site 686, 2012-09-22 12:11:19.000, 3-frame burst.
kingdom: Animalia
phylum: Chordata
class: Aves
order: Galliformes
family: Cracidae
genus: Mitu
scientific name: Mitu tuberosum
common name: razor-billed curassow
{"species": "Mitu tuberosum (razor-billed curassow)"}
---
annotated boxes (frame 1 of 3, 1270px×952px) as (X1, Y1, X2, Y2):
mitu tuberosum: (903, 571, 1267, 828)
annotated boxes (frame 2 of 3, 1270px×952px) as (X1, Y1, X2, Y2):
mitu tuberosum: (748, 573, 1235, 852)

### Requirement
Please give the listing again exactly, line for line.

### Written answer
site 686, 2012-09-22 12:11:19.000, 3-frame burst.
kingdom: Animalia
phylum: Chordata
class: Aves
order: Galliformes
family: Cracidae
genus: Mitu
scientific name: Mitu tuberosum
common name: razor-billed curassow
{"species": "Mitu tuberosum (razor-billed curassow)"}
---
annotated boxes (frame 1 of 3, 1270px×952px) as (X1, Y1, X2, Y2):
mitu tuberosum: (903, 571, 1267, 828)
annotated boxes (frame 2 of 3, 1270px×952px) as (X1, Y1, X2, Y2):
mitu tuberosum: (748, 573, 1235, 852)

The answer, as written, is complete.